Key architectural decisions
MediaPipe vs YOLOv8-Pose — chose these because they represent two fundamentally different approaches: MediaPipe (33 keypoints, real-time optimized, lightweight) vs YOLOv8-Pose (17 keypoints, object-detection-based, more robust to occlusion).
Signal processing for rep counting — instead of threshold-based counting (brittle), used Savitzky-Golay filtering + scipy peak detection on joint angle time series. This is noise-robust and handles different exercise speeds.
Dual-model evaluation under identical conditions — same video input, same exercises, same metrics. No cherry-picking results.
Technical Deep-Dive
Pose estimation pipeline
- 1.Video input → frame extraction at native FPS
- 2.Per-frame pose estimation (MediaPipe 33 keypoints OR YOLOv8-Pose 17 keypoints)
- 3.Joint angle computation from keypoint coordinates (e.g., elbow angle from shoulder-elbow-wrist)
- 4.Time series construction of joint angles across all frames
Rep counting algorithm
- 1.Raw joint angle signal → Savitzky-Golay smoothing filter (removes noise while preserving peaks)
- 2.Scipy find_peaks on the smoothed signal with configurable prominence and distance thresholds
- 3.Each detected peak = one rep
- 4.Per-rep form scoring: compare each rep's angle range against the first rep (assumed good form).
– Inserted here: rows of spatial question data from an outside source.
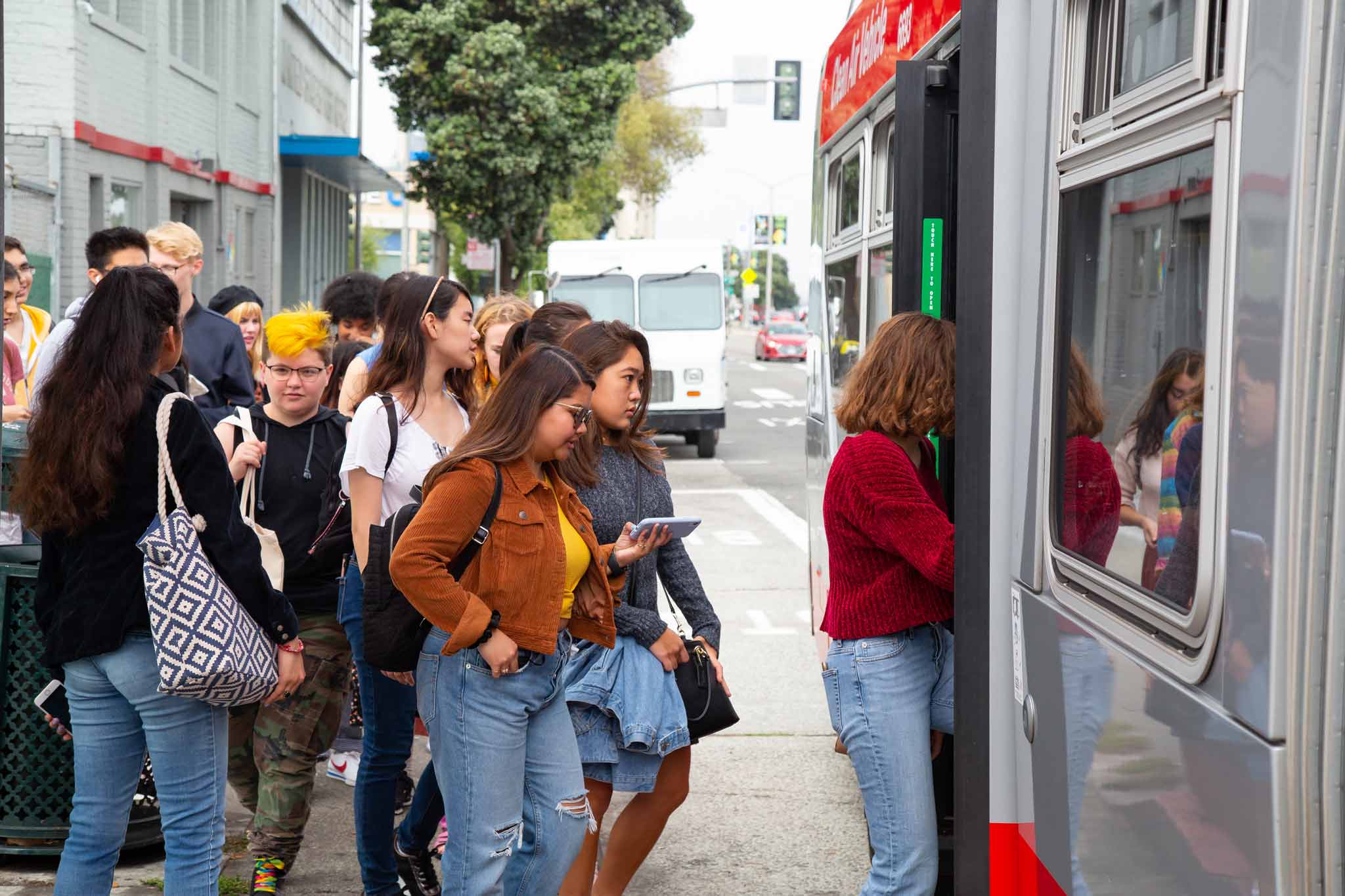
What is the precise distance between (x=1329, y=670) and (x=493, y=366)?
3940 millimetres

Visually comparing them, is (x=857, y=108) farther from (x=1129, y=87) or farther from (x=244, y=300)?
(x=244, y=300)

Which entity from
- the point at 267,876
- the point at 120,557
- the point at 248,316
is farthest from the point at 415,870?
the point at 248,316

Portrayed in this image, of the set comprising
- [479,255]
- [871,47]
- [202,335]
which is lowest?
[202,335]

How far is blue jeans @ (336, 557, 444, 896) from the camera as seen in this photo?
4113 mm

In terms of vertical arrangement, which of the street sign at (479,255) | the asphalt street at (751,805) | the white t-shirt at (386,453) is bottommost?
the asphalt street at (751,805)

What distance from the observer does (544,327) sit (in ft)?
13.9

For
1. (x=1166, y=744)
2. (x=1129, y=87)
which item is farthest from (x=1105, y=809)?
(x=1129, y=87)

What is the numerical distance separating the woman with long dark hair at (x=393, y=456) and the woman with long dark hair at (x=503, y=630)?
2.21 feet

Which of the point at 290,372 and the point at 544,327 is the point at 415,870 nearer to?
the point at 290,372

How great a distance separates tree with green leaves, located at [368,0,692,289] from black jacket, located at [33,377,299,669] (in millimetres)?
25185

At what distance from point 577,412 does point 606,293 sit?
1635 centimetres

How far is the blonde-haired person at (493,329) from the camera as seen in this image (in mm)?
5238

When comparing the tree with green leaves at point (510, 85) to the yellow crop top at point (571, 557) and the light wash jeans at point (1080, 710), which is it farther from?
the light wash jeans at point (1080, 710)

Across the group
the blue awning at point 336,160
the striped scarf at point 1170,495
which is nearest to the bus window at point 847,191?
the striped scarf at point 1170,495
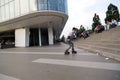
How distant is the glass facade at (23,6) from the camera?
27703 millimetres

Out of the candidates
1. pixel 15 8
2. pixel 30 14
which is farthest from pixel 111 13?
pixel 30 14

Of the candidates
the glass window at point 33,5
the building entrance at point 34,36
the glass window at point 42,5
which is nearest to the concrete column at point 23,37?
the building entrance at point 34,36

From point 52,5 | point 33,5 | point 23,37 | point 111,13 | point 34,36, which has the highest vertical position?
point 111,13

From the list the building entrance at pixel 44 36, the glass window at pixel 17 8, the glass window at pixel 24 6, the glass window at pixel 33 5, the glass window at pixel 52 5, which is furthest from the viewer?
the building entrance at pixel 44 36

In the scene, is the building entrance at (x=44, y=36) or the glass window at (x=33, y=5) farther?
the building entrance at (x=44, y=36)

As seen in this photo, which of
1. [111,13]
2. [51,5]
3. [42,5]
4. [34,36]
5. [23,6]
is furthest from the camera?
[111,13]

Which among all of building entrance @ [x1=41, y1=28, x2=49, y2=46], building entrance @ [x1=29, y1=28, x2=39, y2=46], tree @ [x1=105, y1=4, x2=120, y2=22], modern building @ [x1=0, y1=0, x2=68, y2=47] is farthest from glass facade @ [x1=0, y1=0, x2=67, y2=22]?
tree @ [x1=105, y1=4, x2=120, y2=22]

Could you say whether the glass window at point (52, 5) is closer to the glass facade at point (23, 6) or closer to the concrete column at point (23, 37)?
the glass facade at point (23, 6)

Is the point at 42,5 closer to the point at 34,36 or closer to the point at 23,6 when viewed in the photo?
the point at 23,6

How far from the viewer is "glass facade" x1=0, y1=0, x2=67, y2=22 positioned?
1091 inches

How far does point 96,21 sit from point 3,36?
131 ft

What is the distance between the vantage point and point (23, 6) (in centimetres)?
2916

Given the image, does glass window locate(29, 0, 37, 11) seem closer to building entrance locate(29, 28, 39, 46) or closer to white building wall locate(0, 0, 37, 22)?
white building wall locate(0, 0, 37, 22)

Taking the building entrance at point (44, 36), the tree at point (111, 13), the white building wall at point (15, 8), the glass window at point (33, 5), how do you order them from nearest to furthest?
the glass window at point (33, 5) → the white building wall at point (15, 8) → the building entrance at point (44, 36) → the tree at point (111, 13)
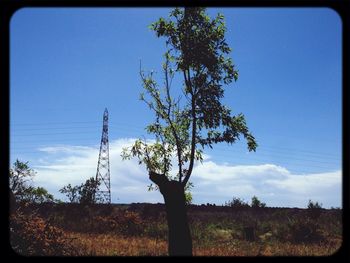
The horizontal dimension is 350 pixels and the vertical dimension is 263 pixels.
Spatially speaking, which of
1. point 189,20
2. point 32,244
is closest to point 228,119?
point 189,20

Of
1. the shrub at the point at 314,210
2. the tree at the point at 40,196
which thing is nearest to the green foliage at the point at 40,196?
the tree at the point at 40,196

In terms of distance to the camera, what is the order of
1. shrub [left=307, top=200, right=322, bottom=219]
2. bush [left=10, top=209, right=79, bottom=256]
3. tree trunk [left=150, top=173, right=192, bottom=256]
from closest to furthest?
tree trunk [left=150, top=173, right=192, bottom=256]
bush [left=10, top=209, right=79, bottom=256]
shrub [left=307, top=200, right=322, bottom=219]

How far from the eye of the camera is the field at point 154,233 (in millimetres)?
16562

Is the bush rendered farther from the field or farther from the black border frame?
the black border frame

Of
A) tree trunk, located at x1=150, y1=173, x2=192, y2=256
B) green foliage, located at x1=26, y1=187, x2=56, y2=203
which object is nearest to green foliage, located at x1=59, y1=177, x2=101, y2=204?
green foliage, located at x1=26, y1=187, x2=56, y2=203

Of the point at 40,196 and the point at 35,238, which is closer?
the point at 35,238

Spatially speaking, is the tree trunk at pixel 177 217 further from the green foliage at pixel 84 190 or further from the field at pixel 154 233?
the green foliage at pixel 84 190

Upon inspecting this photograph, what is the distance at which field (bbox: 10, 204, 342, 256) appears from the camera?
1656 centimetres

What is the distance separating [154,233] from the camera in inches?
1037
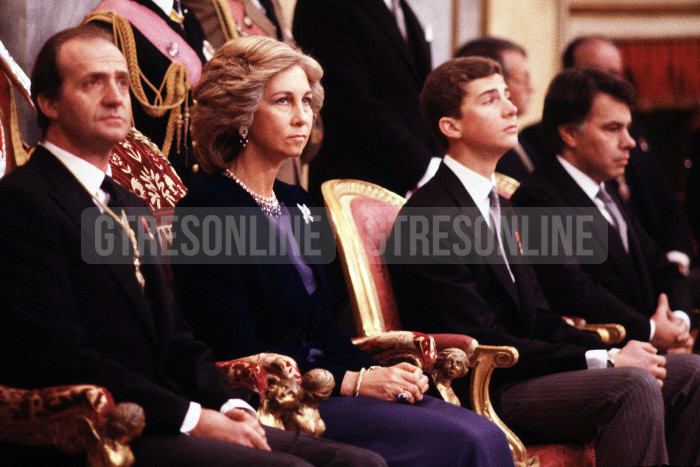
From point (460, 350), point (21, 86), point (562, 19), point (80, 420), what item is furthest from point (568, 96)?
point (562, 19)

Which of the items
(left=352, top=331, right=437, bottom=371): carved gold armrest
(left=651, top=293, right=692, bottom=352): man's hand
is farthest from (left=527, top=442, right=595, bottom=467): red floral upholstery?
(left=651, top=293, right=692, bottom=352): man's hand

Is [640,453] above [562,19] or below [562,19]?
below

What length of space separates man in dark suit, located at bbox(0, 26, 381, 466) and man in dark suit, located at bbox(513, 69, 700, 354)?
1460mm

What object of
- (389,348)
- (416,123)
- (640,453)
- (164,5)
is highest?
(164,5)

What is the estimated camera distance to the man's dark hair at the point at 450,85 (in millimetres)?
2984

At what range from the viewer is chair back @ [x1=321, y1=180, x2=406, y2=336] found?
110 inches

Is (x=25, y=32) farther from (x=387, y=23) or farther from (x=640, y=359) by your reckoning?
(x=640, y=359)

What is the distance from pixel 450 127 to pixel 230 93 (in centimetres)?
84

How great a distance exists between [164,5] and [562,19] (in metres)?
5.05

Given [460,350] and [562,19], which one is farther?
[562,19]

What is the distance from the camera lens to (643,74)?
26.5 feet

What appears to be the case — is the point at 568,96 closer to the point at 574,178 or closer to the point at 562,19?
the point at 574,178

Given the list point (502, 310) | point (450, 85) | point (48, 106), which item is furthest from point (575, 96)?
point (48, 106)

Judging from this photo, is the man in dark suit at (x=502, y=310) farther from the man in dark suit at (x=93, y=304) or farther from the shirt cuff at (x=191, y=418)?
the shirt cuff at (x=191, y=418)
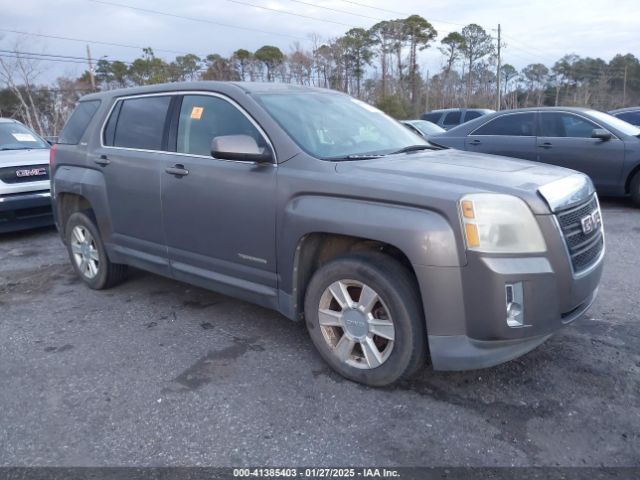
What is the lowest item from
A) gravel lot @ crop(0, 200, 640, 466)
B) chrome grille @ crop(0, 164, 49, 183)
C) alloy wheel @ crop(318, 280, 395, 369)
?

Deviation = degradation score.
Benchmarking
- ▸Latency: time per frame for each model
- ▸Accuracy: keypoint confidence scores and rep count correctness
- ▸Model size: memory footprint and download size
- ▸All measured on the same hardware, same input videos
Key Metrics
Challenges & Solutions
Challenge 1:Noisy joint angle signals
Raw keypoint coordinates jitter frame-to-frame, producing noisy angle signals that trigger false peaks. Fix: Savitzky-Golay filter with carefully tuned window size smooths noise while preserving the actual rep peaks.
Challenge 2:Different keypoint sets
MediaPipe gives 33 keypoints, YOLOv8-Pose gives 17. Comparing them directly isn't straightforward. Fix: Mapped both to a common subset of joints (shoulders, elbows, wrists, hips, knees, ankles) for fair comparison, while noting that MediaPipe's additional keypoints (face, hands) provide richer data.
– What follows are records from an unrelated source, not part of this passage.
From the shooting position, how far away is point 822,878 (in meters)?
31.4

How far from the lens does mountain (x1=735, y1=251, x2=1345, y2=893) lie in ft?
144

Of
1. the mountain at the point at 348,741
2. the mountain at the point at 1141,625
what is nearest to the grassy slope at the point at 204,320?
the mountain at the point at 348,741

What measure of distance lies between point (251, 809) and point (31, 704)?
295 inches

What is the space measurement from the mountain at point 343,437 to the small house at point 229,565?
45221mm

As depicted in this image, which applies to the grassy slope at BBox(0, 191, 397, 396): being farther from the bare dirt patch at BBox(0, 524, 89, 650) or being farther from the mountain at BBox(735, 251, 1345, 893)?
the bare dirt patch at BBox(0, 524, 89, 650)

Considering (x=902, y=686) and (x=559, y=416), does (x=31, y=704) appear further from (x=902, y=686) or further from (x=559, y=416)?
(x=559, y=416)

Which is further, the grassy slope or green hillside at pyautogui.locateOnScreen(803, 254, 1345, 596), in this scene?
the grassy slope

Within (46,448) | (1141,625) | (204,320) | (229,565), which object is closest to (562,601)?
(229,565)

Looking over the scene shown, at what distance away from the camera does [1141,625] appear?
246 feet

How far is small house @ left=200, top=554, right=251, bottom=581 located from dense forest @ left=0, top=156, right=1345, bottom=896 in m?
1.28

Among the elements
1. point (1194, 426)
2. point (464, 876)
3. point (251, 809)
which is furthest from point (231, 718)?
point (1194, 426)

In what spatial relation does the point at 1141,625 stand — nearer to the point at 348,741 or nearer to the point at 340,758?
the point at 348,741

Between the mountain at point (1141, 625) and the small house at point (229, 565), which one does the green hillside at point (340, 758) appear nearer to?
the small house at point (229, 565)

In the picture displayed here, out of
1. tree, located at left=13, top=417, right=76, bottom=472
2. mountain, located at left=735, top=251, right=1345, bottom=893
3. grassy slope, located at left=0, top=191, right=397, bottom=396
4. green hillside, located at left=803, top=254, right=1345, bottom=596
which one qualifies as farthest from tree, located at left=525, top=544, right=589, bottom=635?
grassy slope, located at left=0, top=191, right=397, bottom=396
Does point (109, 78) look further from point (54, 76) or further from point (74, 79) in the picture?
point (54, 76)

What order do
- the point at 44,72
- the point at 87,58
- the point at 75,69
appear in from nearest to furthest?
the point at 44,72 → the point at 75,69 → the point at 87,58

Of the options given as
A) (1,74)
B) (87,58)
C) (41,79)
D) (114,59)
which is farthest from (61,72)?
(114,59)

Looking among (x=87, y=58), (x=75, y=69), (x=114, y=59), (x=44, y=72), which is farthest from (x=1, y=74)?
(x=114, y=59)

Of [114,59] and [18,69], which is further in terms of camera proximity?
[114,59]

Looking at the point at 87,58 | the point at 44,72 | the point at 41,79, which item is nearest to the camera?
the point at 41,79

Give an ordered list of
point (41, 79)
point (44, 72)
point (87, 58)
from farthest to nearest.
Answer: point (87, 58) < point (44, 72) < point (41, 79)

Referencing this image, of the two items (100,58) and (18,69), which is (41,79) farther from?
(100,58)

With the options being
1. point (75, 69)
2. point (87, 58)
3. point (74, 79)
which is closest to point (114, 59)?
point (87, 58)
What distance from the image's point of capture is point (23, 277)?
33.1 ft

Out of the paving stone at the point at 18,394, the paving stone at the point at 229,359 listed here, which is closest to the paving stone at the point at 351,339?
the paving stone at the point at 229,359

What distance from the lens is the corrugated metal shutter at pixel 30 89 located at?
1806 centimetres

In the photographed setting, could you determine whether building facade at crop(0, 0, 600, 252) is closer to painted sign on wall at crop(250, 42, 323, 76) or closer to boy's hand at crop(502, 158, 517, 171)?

Challenge 3:Form degradation quantification
"Good form" vs "bad form" is subjective. Fix: Used the first rep as the baseline and measured deviation in joint angle range for subsequent reps. Increasing deviation over a set = measurable form degradation.
Lessons Learned
Pretrained models are the right choice for inference tasks. Training a pose estimation model from scratch would take weeks and wouldn't beat MediaPipe or YOLOv8. Use pretrained, evaluate vendor-neutrally, and focus engineering effort on the application layer.
Signal processing is underrated in ML pipelines. The rep counting accuracy depends more on the filtering and peak detection than on the pose estimation model itself.
Fair benchmarking requires identical conditions. Same video, same hardware, same metrics. Without this discipline, model comparisons are meaningless.